→ **The problem**
Format the rows from the line containing "Looking at this" through the last line of the rows as a numbered list, leaving out blank lines.

[Records of scene-based questions]
------------------------------------------------

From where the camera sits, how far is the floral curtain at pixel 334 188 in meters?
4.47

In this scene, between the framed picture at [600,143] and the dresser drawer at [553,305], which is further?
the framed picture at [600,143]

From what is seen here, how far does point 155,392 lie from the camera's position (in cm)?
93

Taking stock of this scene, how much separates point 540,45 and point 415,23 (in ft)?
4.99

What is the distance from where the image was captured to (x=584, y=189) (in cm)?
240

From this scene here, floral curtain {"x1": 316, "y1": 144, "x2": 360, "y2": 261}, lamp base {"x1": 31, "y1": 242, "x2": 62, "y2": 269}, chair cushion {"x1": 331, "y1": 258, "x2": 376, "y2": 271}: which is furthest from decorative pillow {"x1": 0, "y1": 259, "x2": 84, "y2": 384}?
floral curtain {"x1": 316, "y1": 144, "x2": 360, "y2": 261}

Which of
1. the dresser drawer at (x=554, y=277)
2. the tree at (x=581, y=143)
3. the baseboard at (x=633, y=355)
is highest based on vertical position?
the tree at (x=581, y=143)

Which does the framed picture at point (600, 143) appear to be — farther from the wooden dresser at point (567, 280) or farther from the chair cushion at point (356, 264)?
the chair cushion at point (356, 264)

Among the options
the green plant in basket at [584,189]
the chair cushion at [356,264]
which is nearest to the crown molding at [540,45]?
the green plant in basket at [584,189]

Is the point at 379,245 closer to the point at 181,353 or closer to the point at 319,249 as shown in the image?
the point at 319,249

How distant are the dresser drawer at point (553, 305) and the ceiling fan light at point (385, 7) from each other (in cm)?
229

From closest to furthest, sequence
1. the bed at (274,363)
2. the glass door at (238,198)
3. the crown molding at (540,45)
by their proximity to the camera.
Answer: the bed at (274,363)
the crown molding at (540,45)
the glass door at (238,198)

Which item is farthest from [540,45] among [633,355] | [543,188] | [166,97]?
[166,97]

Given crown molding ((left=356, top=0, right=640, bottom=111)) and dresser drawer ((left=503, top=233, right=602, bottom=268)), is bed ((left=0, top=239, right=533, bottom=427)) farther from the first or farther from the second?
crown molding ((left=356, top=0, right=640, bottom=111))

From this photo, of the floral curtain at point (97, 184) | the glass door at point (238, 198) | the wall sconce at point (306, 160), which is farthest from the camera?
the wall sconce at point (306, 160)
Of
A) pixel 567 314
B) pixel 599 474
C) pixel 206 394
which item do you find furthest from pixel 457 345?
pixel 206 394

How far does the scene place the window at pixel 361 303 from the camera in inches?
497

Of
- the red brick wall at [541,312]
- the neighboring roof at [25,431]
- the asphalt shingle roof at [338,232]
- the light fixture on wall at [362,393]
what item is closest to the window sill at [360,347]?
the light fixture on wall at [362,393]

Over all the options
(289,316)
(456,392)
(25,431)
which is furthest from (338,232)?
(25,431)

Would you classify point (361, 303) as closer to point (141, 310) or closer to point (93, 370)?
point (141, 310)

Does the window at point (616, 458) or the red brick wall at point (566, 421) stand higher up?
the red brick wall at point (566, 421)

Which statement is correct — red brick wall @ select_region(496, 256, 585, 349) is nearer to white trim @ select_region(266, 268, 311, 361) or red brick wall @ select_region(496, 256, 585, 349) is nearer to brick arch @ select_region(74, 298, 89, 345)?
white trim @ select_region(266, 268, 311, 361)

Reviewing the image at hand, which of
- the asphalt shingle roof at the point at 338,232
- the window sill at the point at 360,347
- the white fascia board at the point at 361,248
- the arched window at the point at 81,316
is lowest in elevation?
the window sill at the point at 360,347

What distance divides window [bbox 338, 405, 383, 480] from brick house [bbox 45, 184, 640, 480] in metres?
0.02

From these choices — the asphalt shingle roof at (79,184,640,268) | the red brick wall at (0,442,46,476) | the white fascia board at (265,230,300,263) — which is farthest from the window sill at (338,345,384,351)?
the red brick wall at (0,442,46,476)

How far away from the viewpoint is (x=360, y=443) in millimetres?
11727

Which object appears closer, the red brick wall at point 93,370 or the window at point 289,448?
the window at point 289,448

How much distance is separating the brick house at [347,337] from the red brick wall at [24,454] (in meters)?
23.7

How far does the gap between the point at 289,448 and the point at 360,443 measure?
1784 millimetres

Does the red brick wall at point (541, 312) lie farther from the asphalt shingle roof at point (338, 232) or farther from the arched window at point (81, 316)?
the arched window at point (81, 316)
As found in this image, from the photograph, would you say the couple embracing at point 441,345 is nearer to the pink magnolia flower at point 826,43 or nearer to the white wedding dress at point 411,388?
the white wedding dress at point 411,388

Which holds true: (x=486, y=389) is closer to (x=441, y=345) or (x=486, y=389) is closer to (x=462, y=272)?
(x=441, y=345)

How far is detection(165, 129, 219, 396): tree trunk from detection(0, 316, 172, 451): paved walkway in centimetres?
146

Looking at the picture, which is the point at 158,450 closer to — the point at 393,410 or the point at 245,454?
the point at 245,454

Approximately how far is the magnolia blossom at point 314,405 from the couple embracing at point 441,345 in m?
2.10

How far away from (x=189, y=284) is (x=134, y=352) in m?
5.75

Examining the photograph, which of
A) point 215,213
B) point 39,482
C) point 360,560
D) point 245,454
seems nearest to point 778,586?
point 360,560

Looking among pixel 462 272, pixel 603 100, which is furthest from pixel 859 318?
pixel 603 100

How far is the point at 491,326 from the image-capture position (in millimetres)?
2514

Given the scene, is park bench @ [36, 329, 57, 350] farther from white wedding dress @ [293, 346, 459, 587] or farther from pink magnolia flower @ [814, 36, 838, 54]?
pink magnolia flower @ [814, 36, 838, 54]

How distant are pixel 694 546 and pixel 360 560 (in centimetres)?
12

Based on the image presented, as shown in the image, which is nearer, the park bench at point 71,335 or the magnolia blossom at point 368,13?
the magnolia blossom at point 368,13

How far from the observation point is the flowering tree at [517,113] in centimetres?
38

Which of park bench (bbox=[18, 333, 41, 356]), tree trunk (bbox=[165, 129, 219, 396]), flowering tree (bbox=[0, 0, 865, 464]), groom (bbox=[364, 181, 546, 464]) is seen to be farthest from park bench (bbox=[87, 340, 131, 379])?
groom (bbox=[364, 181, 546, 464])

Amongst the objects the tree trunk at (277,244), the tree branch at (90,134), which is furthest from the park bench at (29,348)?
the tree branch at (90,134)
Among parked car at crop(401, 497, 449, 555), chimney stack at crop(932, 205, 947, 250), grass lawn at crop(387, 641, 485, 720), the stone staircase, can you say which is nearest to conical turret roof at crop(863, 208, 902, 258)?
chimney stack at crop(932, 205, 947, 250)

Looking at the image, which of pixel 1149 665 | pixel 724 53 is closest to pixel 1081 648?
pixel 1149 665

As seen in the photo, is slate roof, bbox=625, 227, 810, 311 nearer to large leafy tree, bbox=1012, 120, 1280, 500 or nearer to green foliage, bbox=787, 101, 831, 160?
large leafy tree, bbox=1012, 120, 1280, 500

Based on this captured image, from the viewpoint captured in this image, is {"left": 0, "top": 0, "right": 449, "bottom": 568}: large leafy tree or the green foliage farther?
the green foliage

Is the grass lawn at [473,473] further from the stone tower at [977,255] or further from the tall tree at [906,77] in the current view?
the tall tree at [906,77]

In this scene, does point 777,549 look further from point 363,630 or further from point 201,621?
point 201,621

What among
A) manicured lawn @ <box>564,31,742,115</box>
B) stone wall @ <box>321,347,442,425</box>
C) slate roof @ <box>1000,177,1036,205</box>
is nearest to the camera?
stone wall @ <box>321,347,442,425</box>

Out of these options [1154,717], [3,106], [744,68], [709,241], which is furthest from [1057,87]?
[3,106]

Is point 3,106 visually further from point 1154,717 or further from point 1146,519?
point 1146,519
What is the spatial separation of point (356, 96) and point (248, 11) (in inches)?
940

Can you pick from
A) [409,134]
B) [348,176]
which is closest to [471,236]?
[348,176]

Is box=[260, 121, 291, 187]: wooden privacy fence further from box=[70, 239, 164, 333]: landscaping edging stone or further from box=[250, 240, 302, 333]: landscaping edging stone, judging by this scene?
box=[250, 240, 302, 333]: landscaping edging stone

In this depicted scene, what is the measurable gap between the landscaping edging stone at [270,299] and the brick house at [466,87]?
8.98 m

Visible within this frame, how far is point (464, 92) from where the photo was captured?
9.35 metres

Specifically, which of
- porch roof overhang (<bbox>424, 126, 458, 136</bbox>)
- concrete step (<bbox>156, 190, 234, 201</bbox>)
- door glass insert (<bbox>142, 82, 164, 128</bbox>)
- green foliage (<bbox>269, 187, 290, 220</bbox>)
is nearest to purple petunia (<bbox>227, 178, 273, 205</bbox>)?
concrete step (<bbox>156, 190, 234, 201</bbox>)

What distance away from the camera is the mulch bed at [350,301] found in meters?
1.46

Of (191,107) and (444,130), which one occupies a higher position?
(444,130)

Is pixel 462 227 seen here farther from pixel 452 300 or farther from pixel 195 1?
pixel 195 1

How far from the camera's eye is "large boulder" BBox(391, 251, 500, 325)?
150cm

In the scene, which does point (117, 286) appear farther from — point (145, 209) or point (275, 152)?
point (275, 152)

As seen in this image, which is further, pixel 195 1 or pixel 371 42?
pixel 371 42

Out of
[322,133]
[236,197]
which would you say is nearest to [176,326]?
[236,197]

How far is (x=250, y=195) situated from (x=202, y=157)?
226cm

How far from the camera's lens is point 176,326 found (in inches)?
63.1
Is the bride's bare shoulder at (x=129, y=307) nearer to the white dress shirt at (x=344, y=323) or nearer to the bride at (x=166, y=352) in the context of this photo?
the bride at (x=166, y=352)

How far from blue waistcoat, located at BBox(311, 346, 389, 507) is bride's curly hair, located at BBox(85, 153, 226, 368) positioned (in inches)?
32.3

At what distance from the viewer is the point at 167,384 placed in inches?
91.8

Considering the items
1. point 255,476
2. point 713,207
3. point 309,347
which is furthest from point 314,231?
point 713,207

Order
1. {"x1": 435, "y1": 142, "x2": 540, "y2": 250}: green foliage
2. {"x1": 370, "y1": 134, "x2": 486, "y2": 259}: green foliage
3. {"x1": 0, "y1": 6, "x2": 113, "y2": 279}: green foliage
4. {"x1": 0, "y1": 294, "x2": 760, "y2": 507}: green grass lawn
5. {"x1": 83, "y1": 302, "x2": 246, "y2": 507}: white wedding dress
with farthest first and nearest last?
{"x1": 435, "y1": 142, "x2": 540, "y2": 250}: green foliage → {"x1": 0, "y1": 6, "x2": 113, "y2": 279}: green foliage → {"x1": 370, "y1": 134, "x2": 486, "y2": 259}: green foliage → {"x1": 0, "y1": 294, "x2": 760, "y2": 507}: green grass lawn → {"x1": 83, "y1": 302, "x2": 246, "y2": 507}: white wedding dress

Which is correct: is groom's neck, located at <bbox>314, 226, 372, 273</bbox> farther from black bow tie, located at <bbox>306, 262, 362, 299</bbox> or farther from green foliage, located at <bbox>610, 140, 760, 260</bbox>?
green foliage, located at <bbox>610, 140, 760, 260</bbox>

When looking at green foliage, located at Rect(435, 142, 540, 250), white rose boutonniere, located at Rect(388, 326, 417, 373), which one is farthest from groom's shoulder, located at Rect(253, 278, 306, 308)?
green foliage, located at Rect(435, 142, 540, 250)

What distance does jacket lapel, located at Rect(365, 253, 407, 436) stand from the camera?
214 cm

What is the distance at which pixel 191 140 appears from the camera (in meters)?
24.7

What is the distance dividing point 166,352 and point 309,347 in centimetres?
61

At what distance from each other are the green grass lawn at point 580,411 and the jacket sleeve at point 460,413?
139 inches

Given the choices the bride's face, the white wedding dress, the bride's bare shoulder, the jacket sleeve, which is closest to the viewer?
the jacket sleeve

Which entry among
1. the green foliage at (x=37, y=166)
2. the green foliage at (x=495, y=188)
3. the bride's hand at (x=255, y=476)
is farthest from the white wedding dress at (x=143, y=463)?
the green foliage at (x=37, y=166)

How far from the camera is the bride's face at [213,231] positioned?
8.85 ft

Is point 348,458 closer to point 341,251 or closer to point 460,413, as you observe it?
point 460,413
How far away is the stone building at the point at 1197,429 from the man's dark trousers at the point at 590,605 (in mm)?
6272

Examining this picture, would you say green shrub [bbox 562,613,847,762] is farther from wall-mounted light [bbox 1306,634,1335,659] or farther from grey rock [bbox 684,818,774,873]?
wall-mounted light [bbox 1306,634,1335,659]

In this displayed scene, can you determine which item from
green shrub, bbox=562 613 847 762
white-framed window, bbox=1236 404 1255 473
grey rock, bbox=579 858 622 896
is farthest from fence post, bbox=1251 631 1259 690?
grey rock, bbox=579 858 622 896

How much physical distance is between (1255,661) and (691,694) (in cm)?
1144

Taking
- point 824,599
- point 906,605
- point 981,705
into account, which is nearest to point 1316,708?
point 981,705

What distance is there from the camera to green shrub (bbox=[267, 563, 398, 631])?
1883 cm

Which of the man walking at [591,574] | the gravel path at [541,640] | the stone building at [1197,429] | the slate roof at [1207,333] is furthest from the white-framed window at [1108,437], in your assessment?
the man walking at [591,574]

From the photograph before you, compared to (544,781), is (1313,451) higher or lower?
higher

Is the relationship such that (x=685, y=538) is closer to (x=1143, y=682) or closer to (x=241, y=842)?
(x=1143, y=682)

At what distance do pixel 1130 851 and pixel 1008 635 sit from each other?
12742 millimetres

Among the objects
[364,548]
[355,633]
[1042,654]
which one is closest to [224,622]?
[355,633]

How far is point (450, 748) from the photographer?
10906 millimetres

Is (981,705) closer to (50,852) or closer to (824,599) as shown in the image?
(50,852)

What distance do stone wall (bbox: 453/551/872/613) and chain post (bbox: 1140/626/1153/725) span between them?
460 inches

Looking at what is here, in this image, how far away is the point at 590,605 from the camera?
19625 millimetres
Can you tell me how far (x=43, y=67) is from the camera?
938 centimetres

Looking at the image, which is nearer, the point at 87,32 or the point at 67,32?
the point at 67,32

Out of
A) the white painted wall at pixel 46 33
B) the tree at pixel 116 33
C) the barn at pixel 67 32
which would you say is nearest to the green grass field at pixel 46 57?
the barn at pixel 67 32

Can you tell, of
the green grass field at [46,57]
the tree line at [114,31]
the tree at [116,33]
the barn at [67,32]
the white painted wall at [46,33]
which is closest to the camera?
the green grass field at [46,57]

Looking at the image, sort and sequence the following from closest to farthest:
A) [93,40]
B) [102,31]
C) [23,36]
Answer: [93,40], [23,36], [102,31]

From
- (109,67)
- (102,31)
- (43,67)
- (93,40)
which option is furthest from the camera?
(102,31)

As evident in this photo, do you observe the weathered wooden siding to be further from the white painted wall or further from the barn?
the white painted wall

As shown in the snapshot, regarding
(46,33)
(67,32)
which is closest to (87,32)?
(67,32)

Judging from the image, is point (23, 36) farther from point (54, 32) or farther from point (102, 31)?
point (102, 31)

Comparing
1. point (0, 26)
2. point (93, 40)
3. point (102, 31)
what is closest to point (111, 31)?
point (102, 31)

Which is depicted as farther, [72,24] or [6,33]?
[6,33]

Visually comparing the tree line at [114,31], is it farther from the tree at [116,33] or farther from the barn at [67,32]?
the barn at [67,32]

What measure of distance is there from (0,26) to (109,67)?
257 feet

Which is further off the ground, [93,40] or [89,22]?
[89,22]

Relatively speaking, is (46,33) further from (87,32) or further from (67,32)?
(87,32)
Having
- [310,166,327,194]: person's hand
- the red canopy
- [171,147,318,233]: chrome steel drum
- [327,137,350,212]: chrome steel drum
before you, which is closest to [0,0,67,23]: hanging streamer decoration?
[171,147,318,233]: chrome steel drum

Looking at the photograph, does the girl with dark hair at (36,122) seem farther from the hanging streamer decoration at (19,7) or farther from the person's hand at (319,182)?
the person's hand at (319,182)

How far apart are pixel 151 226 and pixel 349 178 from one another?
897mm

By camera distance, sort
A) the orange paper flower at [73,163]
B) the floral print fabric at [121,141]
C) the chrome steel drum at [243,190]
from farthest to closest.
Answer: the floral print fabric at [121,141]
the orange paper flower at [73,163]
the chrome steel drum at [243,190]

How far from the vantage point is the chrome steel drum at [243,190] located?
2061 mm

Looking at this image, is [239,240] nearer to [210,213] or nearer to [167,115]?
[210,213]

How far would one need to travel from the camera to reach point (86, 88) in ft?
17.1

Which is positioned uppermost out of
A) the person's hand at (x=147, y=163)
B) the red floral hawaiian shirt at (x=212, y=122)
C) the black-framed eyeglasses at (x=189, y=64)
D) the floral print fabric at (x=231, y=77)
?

------------------------------------------------

→ **Response to the task**
1. Looking at this image, is [239,240] nearer to [210,213] or nearer to [167,115]?
2. [210,213]
3. How far would one need to travel from the camera to reach point (86, 88) in ft?
4. 17.1
5. Which is positioned uppermost out of
6. A) the person's hand at (x=147, y=163)
7. B) the red floral hawaiian shirt at (x=212, y=122)
8. C) the black-framed eyeglasses at (x=189, y=64)
9. D) the floral print fabric at (x=231, y=77)
10. ?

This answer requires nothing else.